Des migrants subsahariens lors d'une opération de secours en Méditerranée, le 21 juillet 2016. © Santi Palacios/AP/SIPA

Fatim Jawara, 19 ans, gardienne de but de l'équipe féminine nationale de football, s'est noyée en tentant de traverser la Méditerranée pour rejoindre l'Europe, a indiqué à l'AFP son ancienne entraîneuse, Chorro Mbenga, sélectionneuse nationale adjointe des moins de 17 ans. Elle fait partie des plus de 3 800 morts en mer Méditerranée depuis janvier 2016.

Les derniers chiffres du Haut-Commissariat pour les réfugiés de l’ONU (HCR), révélés la semaine dernière, rapportaient qu’au moins 3 800 personnes ont péri ou ont disparu en mer depuis janvier 2016, soit « le bilan le plus élevé jamais enregistré ».

Fatim Jawara, qui venait de fêter ses 19 ans, a perdu la vie dans un bateau qui a sombré entre la Libye et l’Europe à la fin du mois d’octobre, en mer Méditerranée, a précisé à l’AFP son ancienne sélectionneuse nationale. La Fédération de football gambienne (GFF) a par ailleurs confirmé dans un communiqué la mort de la jeune femme.

Dans le même temps, une porte-parole du Haut-commissariat des Nations unies pour les réfugiés (UNHCR) a indiqué ce jeudi qu’au moins 110 personnes sont mortes ou portées disparues après un nouveau naufrage de migrants mercredi au large de la Libye.

Comme beaucoup d’autres migrants africains qui tentent de rejoindre l’Europe, la jeune femme de 19 ans aurait quitté la Gambie en septembre pour atteindre la Libye, en traversant le désert du Sahara. Gardienne de l’équipe nationale féminine de football « les Scorpions », Fatim Jawara avait fait ses débuts lors d’un match amical contre une équipe de Glasgow (Écosse).
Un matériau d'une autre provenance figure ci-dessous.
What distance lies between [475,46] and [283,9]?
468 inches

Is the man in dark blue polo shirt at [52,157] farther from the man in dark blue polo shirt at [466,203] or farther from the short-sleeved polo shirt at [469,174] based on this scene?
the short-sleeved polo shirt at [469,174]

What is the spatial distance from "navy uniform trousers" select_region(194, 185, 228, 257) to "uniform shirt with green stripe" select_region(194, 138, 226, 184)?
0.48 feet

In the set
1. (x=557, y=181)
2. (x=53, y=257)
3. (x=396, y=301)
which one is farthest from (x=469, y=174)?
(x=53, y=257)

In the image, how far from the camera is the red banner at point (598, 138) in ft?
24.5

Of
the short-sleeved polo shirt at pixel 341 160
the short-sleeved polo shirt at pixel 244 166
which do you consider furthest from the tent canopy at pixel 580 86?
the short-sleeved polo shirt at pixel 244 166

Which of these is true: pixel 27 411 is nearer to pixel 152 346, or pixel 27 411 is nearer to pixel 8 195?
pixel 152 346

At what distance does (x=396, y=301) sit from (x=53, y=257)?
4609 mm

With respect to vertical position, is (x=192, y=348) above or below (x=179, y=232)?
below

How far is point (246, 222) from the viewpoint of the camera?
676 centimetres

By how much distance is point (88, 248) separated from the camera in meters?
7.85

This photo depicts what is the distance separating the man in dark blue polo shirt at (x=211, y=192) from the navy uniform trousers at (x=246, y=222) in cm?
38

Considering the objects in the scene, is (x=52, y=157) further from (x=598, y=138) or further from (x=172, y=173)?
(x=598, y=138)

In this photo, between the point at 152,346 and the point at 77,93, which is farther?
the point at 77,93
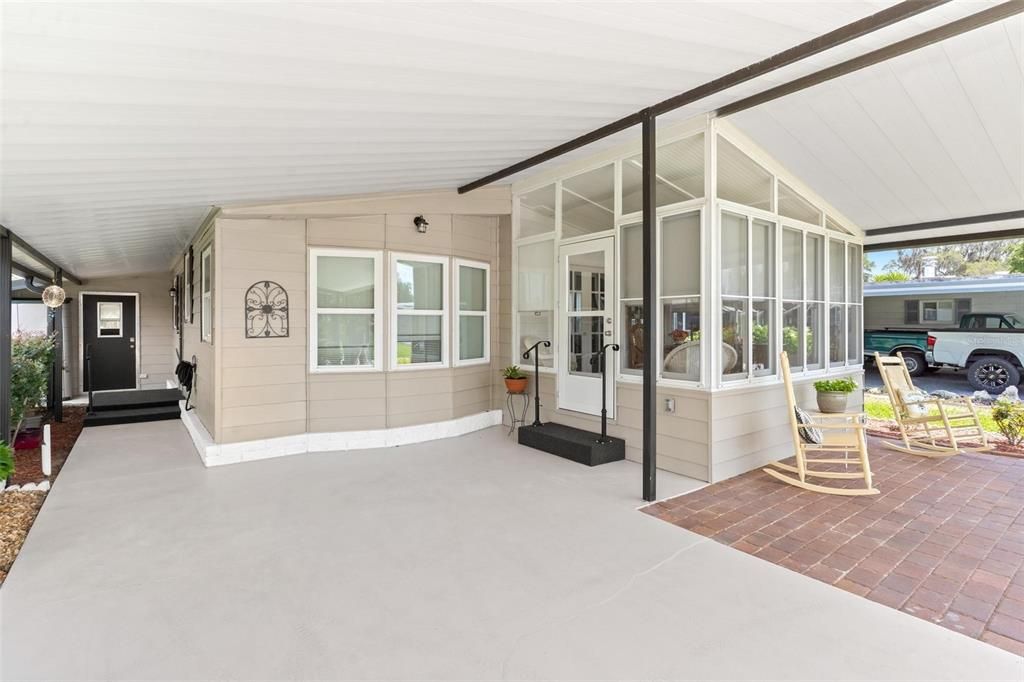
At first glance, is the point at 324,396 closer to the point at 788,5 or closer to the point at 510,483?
the point at 510,483

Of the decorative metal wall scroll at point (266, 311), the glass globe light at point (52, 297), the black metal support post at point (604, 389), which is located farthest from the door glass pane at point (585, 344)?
the glass globe light at point (52, 297)

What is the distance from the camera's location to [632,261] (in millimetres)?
5008

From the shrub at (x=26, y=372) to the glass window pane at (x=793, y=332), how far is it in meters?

En 2012, elle avait participé à la Coupe du monde féminine des moins de 17 ans en Azerbaïdjan.

La CPI jugée responsable par la Gambie 

Le 25 octobre, Sheriff Bojang, le ministre gambien de l’information, avait notamment justifié le retrait de son pays de la Cour pénale internationale (CPI) par « les meurtres massifs de jeunes migrants africains dans les eaux et sur les plages européennes ». Il avait évoqué une défaillance des États européens dans la protection des migrants et critiqué la CPI pour n’avoir pas poursuivi les dirigeants pour cause de « génocide ».
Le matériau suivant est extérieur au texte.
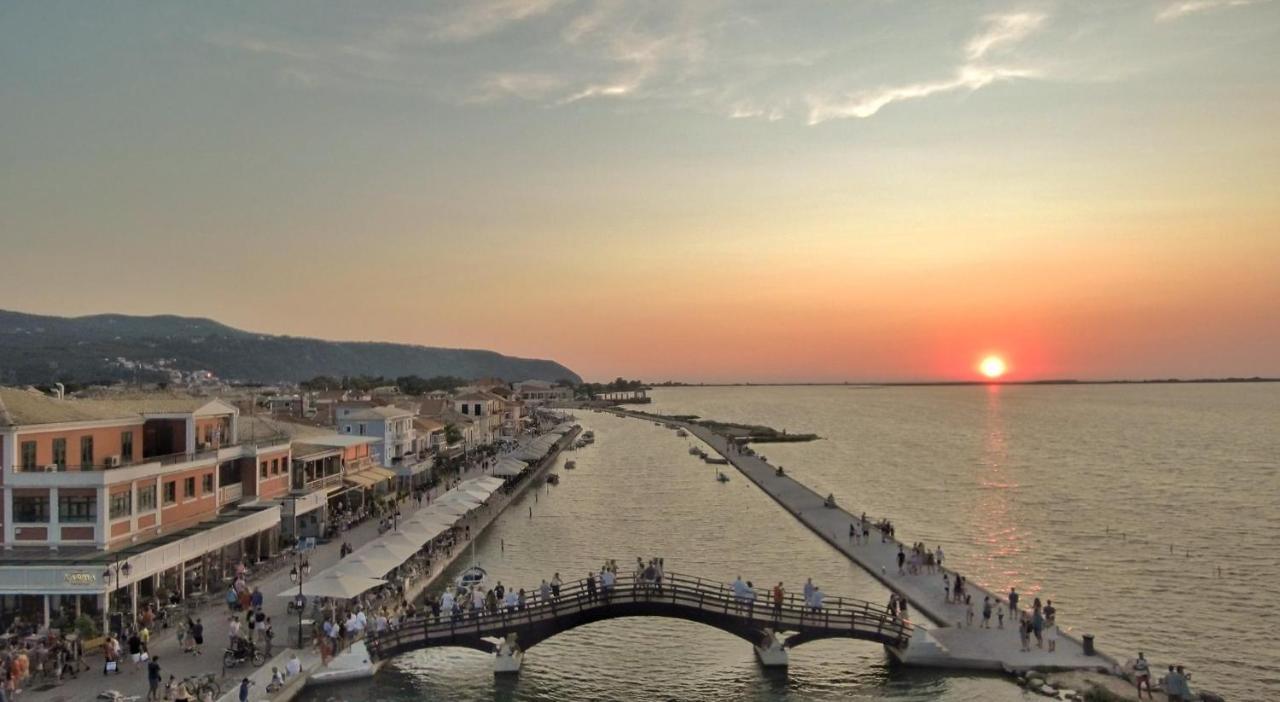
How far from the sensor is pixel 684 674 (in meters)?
29.7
Pourtant, en mai 2015, le président gambien Yahya Jammeh – au pouvoir depuis 1994 – avait imputé aux familles de migrants, qui envoient leurs enfants tenter la dangereuse traversée de la Méditerranée pour atteindre l’Europe, la responsabilité de la mort de nombre d’entre eux dans les récents naufrages. « Mais si ce sont de vrais musulmans et qu’ils sont convaincus par ce qu’ils disent, ils devraient également savoir que leurs enfants auraient pu s’en sortir chez eux s’ils étaient prêts à y investir et travailler », avait alors expliqué  le président Jammeh, affirmant que des emplois équivalents à ceux occupés par les migrants en Europe existaient en Gambie.

Les Gambiens fuient massivement la misère et la répression 

Selon l’Organisation mondiale pour les migrations (OIM), les Gambiens représentent le quatrième contingent de migrants par nationalité le plus important à arriver en Italie par la mer. Et ce, alors même que ce petit pays d’Afrique de l’Ouest, enclavé dans le Sénégal, ne compte que 1,8 million d’habitants.

Un rapport de l’ONU sur le développement humain publié en 2013 indiquait que 60% de la population en Gambie vit dans « une pauvreté multiforme », dont le tiers avec moins de 1,25 dollars par jour. Mais si beaucoup de Gambiens quittent leur pays pour des raisons économiques, d’autres fuient également la répression. En juin, Amnesty International déplorait que l’espace déjà très réduit concédé à toute forme de dissidence en Gambie s’était encore rétréci sous l’effet d’une répression accrue.